In October 2017, ED issued an interim final rule delaying the 2016 Rule's effective date until July 1, 2018, (the "Interim Final Rule") and issued a notice of proposed rulemaking ("NPRM") to further delay the effective date to July 1, 2019. In February 2018, ED published a final rule delaying the effective date to July 1, 2019 (the "Final Delay Rule").
Two plaintiffs and the attorneys general of eighteen States and the District of Columbia filed complaints challenging the validity of the 705 Notice, the Interim Final Rule and the Final Delay Rule. Those claims were consolidated before the United States District Court for the District of Columbia. See Bauer v. DeVos , 325 F. Supp. 3d 74, 79 (D.D.C. 2018).

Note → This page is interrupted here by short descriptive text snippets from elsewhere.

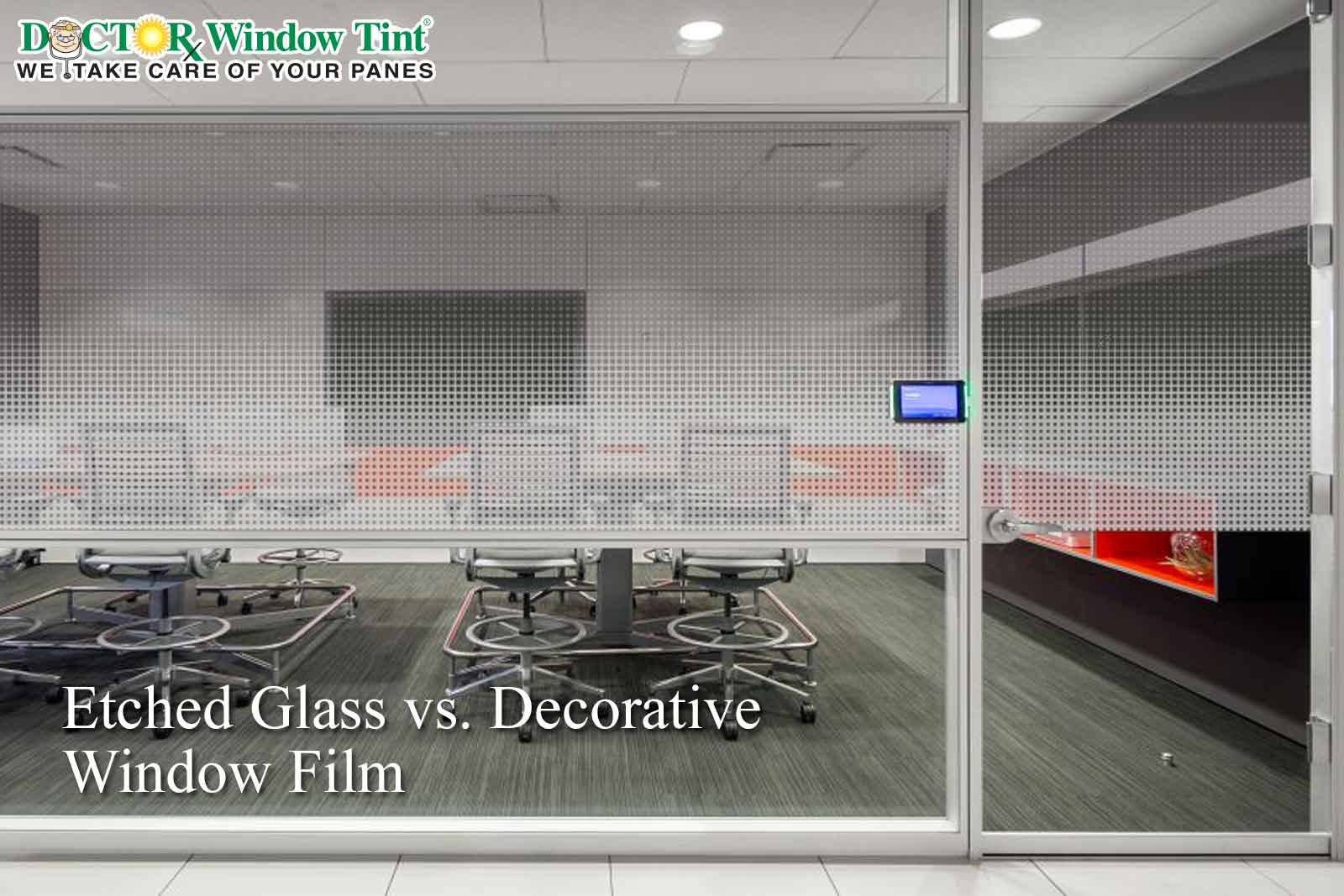 Etched Glass vs. Decorative Window Film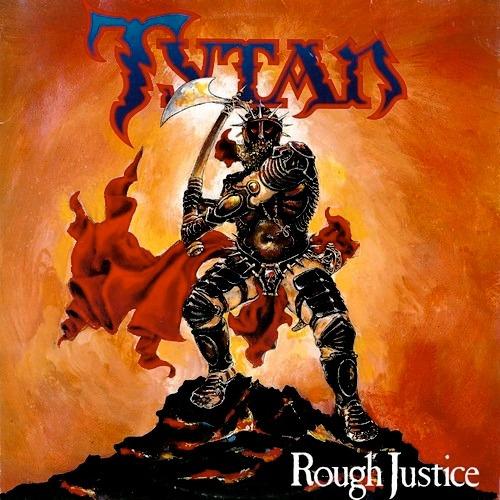 Tytan - Rough Justice (cd Lacrado - Edição Cd/dvd)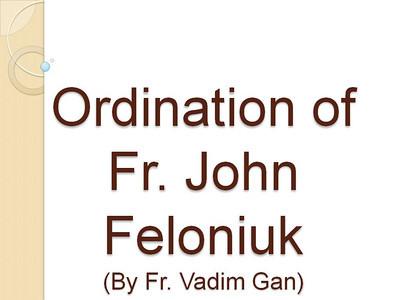 Ordination of Fr. John Feloniuk (By Fr. Vadim Gan)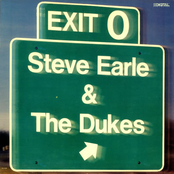 Steve Earle And The Dukes: Exit 0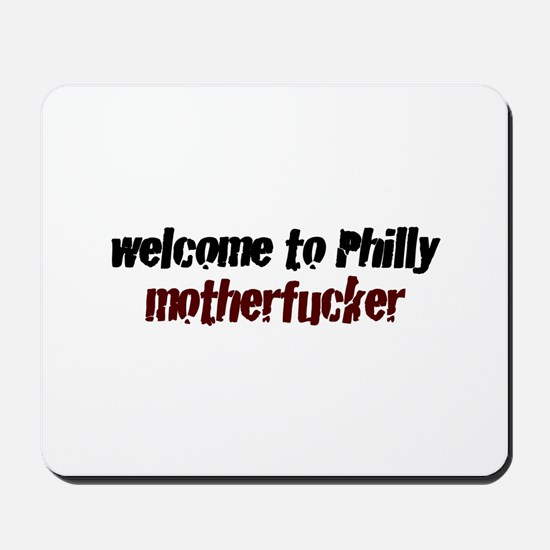 Welcome to Philly Mousepad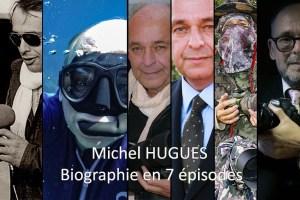 Michel HUGUES : BIOGRAPHIE en 7 épisodes - www.michelhugues.com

In November 2017, ED began a second negotiated rulemaking process (the "2018 Negotiated Rulemaking") related to student borrowing. Following negotiation sessions with industry and student representatives, on July 31, 2018, ED published an NPRM addressing borrower defenses (the "2018 NPRM") and requested public comments on or before August 30, 2018. The 2018 Negotiated Rulemaking and 2018 NPRM (together, the "2018 Rulemaking") used the 1994 Regulations, which were in effect at the time the 2018 NPRM was first published, as the basis for proposed regulatory amendments. In September 2018, the court in Bauer granted the plaintiffs’ motion for summary judgment, vacated the Final Delay Rule and 705 Notice, but temporarily stayed vacatur of the 705 Notice. See Bauer , 325 F. Supp. 3d at 110 and Bauer v. DeVos , 332 F. Supp. 3d 181, 186 (D.D.C. 2018). The stay expired on October 16, 2018, and the 2016 Rule went into effect.
On September 23, 2019, ED published final regulations amending the borrower defense regulations pursuant to the 2018 NPRM. Although the 2018 NPRM was premised on changes to the 1994 Regulations, ED stated that "these final regulations, as a technical matter, amend the 2016 final regulations which have since taken effect" (the "2019 Rule").
Plaintiff filed suit alleging procedural defects in the 2018 Rulemaking and 2019 Rule under the HEA and APA: that (1) the 2018 Negotiated Rulemaking failed to comply with the HEA's requirement of public consultation and negotiated rulemaking; (2) the APA's notice and comment requirement was violated because the 2018 Rulemaking was not reinitiated or reopened when the 2016 Rule went into effect and (3) the 2019 Rule violated the APA by including a three-year statute of limitations on certain borrower defense claims that was not a logical outgrowth of the 2018 NPRM. Plaintiff also alleges that various changes to provisions of the 2019 Rule involving borrower defenses were arbitrary and capricious, in violation of the APA. The parties cross-moved for summary judgment on these claims.
II. STANDARD
Where a party seeks review of agency action under the APA, "the entire case on review is a question of law." Seife v. U.S. Dep't of Health & Human Servs. , 440 F. Supp. 3d 254, 271 (S.D.N.Y. 2020) (internal citation omitted) (quoting Am. Bioscience, Inc. v. Thompson , 269 F.3d 1077, 1083 (D.C. Cir. 2001) ). "While the usual summary judgment standard under Federal Rule of Civil Procedure 56 does not apply in such cases, summary judgment [as a remedy] nonetheless is ‘generally appropriate’ because courts ‘address legal questions in deciding whether the agency acted arbitrarily, capriciously or in some other way that violates’ " the APA. Id. (internal citations omitted) (quoting Thompson , 269 F.3d at 1083 ); see also Aleutian Capital Partners, LLC v. Scalia , 975 F.3d 220, 229 (2d Cir. 2020) (citing Thompson , 269 F.3d at 1083-84 ). Courts addressing the propriety of agency action during negotiated rulemaking under the HEA have likewise applied the analogous standards of the APA to the HEA's negotiated rulemaking requirements. See, e.g. , Bauer , 325 F. Supp. 3d at 97 (D.D.C. 2018).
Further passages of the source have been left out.